There are many holidays and festivals celebrated annually in Pakistan. While Pakistan is an Islamic nation, there are also several secular holidays including Pakistan Day (23 March), Independence Day (14 August), Defence of Pakistan Day (6 September), Pakistan Air Force Day (7 September), the anniversaries of the birth (25 December) and death (11 September) of Quaid-e-Azam, Allama Iqbal (9 November) and the birth (30 July) and death (8 July) of Madar-e-Millat. Labour Day (also known as May Day) is also observed in Pakistan on 1 May.

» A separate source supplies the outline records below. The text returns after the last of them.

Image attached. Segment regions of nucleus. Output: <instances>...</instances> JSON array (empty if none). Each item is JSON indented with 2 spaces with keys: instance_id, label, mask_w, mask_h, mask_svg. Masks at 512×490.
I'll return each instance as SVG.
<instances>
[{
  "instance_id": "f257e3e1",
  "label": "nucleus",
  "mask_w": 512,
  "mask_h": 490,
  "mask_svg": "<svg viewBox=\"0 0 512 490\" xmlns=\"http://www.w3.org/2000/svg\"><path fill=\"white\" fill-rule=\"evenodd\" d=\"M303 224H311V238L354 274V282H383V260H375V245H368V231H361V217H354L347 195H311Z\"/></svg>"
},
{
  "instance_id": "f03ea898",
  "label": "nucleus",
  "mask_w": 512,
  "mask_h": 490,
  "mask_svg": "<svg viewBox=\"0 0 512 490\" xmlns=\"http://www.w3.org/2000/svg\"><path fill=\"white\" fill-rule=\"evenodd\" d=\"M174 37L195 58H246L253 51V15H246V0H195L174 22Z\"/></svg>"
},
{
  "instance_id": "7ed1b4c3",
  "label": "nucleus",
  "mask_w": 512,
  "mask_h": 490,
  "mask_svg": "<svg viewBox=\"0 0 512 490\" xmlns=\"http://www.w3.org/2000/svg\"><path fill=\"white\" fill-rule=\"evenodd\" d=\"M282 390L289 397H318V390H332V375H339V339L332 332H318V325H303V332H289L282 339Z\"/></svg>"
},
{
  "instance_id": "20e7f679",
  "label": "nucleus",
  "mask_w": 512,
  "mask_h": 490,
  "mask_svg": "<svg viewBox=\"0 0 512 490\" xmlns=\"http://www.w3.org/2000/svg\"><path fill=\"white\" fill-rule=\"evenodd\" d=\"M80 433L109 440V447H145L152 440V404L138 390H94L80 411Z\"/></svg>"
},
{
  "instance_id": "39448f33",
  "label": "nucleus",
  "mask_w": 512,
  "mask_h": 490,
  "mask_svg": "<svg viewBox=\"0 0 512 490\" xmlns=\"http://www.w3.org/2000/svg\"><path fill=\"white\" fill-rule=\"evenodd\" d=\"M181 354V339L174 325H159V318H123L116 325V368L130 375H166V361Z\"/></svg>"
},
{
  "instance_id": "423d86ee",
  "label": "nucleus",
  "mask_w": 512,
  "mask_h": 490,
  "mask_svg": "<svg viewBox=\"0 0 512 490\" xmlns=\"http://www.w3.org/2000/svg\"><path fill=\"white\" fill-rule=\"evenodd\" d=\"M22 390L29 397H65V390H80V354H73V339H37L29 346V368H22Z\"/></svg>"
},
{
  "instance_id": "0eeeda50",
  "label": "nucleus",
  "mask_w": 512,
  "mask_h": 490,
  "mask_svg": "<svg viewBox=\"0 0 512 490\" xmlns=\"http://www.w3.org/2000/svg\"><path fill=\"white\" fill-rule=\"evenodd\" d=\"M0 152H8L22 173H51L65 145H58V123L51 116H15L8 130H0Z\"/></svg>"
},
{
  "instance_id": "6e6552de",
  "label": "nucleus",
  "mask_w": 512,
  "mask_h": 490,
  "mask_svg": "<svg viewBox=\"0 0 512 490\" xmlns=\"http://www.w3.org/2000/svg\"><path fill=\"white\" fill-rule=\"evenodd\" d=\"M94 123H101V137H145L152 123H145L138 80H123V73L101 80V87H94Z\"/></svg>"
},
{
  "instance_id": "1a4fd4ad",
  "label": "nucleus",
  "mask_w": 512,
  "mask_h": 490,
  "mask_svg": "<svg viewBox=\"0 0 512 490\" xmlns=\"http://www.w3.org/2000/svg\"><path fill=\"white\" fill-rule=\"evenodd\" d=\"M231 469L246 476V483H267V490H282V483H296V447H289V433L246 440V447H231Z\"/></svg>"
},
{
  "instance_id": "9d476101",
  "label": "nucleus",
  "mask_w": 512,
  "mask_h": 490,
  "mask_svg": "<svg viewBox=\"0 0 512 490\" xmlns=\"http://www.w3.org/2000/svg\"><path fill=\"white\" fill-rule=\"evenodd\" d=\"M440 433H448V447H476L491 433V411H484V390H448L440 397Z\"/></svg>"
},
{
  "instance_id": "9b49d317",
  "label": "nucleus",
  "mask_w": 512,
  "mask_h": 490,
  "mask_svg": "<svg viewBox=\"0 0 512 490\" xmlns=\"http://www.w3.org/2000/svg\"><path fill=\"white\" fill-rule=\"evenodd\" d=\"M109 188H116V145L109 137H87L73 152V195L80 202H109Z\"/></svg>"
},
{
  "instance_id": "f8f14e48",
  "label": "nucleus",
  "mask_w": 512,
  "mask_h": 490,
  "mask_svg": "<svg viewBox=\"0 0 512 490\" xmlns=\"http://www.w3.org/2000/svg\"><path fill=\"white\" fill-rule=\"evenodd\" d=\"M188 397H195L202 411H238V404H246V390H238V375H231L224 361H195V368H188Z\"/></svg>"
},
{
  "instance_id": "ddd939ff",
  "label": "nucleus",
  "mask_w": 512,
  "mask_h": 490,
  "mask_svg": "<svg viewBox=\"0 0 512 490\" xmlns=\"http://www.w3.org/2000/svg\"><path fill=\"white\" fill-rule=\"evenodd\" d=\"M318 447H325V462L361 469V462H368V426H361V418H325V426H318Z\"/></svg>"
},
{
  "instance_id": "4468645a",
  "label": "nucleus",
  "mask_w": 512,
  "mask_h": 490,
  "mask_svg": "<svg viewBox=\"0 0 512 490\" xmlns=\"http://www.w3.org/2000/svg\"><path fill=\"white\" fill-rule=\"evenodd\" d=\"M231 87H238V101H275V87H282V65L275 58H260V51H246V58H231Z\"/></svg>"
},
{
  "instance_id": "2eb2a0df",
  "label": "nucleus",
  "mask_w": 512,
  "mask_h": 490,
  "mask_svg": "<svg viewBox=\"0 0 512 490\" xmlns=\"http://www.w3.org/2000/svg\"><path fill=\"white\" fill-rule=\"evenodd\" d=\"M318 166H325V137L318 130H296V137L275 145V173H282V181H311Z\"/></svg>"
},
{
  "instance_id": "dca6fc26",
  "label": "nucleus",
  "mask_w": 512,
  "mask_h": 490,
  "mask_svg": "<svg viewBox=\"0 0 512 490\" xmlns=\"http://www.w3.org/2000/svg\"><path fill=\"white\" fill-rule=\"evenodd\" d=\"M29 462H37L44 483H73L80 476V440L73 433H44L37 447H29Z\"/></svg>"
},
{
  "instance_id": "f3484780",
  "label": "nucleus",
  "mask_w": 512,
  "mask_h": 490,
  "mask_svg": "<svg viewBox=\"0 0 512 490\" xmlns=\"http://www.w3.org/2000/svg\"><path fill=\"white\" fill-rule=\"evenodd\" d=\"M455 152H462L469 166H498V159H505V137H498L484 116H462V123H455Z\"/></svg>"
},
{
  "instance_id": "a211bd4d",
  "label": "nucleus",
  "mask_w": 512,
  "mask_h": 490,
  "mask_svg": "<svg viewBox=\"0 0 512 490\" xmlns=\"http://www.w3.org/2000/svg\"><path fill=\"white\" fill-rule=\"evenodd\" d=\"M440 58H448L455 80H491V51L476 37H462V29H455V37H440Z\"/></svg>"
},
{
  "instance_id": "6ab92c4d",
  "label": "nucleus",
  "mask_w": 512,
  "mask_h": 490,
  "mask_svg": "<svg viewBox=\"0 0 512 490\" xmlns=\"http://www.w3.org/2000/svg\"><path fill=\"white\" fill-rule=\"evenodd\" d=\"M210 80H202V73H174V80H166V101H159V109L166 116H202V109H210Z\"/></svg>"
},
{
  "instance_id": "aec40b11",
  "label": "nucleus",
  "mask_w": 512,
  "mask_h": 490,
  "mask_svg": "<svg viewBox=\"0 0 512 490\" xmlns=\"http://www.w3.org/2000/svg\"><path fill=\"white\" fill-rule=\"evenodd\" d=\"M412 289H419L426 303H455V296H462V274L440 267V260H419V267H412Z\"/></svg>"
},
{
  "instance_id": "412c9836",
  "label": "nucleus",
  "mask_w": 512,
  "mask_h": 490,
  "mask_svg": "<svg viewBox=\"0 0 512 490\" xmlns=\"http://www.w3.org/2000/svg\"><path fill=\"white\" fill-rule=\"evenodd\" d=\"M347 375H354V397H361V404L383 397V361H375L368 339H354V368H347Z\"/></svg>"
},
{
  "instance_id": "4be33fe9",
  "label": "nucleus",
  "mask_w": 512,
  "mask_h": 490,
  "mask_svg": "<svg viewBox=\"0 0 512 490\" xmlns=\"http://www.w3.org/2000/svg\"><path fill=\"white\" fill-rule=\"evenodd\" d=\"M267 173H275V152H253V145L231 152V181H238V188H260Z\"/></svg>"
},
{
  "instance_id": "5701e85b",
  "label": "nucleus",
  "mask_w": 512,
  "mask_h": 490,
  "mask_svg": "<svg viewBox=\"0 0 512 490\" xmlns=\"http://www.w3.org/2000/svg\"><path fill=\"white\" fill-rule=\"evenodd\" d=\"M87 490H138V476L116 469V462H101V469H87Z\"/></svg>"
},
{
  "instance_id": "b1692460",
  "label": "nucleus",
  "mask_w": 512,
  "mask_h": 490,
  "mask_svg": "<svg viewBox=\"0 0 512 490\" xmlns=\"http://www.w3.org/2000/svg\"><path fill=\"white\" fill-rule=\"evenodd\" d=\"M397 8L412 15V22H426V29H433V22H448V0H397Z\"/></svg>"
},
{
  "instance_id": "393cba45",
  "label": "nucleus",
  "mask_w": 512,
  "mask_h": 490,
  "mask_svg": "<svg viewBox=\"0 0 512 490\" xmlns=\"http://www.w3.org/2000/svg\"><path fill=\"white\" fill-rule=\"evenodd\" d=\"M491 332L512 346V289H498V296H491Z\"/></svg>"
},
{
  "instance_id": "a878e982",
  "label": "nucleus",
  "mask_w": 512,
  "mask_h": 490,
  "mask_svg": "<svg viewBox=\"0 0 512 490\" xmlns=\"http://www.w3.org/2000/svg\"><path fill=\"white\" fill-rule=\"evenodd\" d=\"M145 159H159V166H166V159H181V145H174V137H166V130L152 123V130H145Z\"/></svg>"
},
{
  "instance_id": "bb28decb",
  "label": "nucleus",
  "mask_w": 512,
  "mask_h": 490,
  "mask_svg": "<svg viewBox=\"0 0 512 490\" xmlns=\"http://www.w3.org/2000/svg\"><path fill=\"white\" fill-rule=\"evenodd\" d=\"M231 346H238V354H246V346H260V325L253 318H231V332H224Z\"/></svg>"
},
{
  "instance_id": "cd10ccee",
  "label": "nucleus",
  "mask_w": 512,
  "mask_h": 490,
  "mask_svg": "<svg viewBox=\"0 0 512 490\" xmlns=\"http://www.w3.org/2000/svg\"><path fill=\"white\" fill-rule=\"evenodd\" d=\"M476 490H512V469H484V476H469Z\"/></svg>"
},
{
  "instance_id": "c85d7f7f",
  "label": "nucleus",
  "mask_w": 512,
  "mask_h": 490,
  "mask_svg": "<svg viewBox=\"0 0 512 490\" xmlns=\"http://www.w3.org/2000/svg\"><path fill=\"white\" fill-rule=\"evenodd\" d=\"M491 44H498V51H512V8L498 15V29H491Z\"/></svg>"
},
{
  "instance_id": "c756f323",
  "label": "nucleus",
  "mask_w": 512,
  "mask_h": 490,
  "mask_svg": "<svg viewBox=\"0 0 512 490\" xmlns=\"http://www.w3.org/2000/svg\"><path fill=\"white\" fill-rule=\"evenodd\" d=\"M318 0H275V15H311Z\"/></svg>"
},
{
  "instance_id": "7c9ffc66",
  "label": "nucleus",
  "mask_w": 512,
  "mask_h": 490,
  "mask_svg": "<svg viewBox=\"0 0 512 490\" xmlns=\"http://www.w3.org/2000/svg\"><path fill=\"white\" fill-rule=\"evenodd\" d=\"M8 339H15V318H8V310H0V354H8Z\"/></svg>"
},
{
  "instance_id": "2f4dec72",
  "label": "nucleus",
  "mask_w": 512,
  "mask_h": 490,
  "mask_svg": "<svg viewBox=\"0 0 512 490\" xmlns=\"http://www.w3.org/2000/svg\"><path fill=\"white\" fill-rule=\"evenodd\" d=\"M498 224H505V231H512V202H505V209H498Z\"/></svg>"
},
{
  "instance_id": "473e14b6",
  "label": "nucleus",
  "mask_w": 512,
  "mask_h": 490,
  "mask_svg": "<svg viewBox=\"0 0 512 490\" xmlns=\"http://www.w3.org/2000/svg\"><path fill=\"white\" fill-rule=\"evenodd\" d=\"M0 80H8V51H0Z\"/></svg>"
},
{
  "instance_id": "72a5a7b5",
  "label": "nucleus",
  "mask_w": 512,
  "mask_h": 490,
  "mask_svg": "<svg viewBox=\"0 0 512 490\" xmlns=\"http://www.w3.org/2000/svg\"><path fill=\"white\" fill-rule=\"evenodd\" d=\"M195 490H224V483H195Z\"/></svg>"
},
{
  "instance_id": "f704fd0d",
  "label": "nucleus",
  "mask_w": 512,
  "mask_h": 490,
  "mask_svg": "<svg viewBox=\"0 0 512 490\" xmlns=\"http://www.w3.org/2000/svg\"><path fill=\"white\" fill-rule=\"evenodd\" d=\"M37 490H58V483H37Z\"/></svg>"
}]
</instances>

Several important festivals are celebrated by Pakistani Muslims during the year, depending on the Islamic calendar. Ramadan, the ninth month of the calendar, is characterized by daytime fasting for 29 or 30 days and is followed by the festival of Eid ul-Fitr. In a second festival, Eid ul-Adha, an animal is sacrificed in remembrance of the actions of Abraham, and the meat is shared with friends, family, and the less fortunate.
Both Eid festivals are public holidays, serving as opportunities for people to visit family and friends, and for children to receive new clothes, presents, and sweets. Some Muslims celebrate Eid-e-Milad-un-Nabi, the birthday of the prophet Muhammad, in the third month of the calendar (Rabi’ al-Awwal). Shia Muslims mark the Day of Ashurah on the 9th and 10th days of the first month (Muharram) to commemorate the martyrdom of Husayn bin Ali, (the grandson of prophet Muhammad).

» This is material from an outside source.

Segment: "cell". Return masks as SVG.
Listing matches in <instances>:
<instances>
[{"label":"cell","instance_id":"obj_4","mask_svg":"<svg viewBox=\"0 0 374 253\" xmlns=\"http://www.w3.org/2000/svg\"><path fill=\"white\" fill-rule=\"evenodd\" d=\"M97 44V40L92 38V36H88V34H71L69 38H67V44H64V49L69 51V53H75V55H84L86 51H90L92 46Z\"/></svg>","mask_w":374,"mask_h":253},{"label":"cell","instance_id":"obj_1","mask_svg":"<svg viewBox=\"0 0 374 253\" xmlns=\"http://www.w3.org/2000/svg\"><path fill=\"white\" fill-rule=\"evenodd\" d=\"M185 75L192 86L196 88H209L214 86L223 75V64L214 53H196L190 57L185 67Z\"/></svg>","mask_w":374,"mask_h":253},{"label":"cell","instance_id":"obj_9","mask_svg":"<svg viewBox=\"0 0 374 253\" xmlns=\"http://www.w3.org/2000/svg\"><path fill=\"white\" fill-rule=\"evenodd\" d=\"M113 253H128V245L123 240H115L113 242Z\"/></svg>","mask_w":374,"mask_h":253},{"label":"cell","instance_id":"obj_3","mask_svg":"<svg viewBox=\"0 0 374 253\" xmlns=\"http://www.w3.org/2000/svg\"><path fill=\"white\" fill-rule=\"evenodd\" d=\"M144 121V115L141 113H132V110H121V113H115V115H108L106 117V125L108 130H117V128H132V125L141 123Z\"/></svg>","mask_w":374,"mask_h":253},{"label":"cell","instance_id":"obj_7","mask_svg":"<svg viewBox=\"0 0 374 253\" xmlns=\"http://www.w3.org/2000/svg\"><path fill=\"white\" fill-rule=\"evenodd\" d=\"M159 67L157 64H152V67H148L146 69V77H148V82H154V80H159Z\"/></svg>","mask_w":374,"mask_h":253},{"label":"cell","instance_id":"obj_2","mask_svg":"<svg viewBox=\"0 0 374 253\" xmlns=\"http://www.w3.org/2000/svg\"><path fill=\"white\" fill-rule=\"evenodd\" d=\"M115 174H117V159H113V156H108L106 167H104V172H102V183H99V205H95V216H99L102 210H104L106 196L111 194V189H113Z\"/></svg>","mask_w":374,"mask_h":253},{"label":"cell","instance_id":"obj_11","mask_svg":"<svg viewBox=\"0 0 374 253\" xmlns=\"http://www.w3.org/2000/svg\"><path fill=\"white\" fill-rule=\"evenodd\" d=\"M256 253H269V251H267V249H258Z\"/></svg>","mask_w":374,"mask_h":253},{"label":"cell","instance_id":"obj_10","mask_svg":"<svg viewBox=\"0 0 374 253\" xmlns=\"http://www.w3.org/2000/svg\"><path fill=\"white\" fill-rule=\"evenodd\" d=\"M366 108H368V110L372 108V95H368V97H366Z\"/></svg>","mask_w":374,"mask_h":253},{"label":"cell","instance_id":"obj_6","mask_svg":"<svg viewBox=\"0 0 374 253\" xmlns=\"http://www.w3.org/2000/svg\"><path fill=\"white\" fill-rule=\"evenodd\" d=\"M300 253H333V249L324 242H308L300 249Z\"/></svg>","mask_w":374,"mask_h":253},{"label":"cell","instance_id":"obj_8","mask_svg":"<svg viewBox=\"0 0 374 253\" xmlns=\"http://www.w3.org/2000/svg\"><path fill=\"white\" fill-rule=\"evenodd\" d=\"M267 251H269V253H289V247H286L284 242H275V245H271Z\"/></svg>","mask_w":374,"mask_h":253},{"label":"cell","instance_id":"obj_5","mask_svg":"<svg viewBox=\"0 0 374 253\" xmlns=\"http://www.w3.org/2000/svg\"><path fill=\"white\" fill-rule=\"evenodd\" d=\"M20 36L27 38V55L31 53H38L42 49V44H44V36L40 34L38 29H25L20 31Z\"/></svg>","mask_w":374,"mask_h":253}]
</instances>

Hindus, Buddhists, Sikhs, and Christians in Pakistan also celebrate their own festivals and holidays. Sikhs come from across the world to visit several holy sites in Punjab, including the shrine of Guru Nanak, the founder of Sikhism, at Hassan Abdal in the Attock District, and his birthplace, Nankana Sahib. There are also several regional and local festivals, such as the Punjabi festival of Basant, which marks the start of spring and is celebrated by kite flying.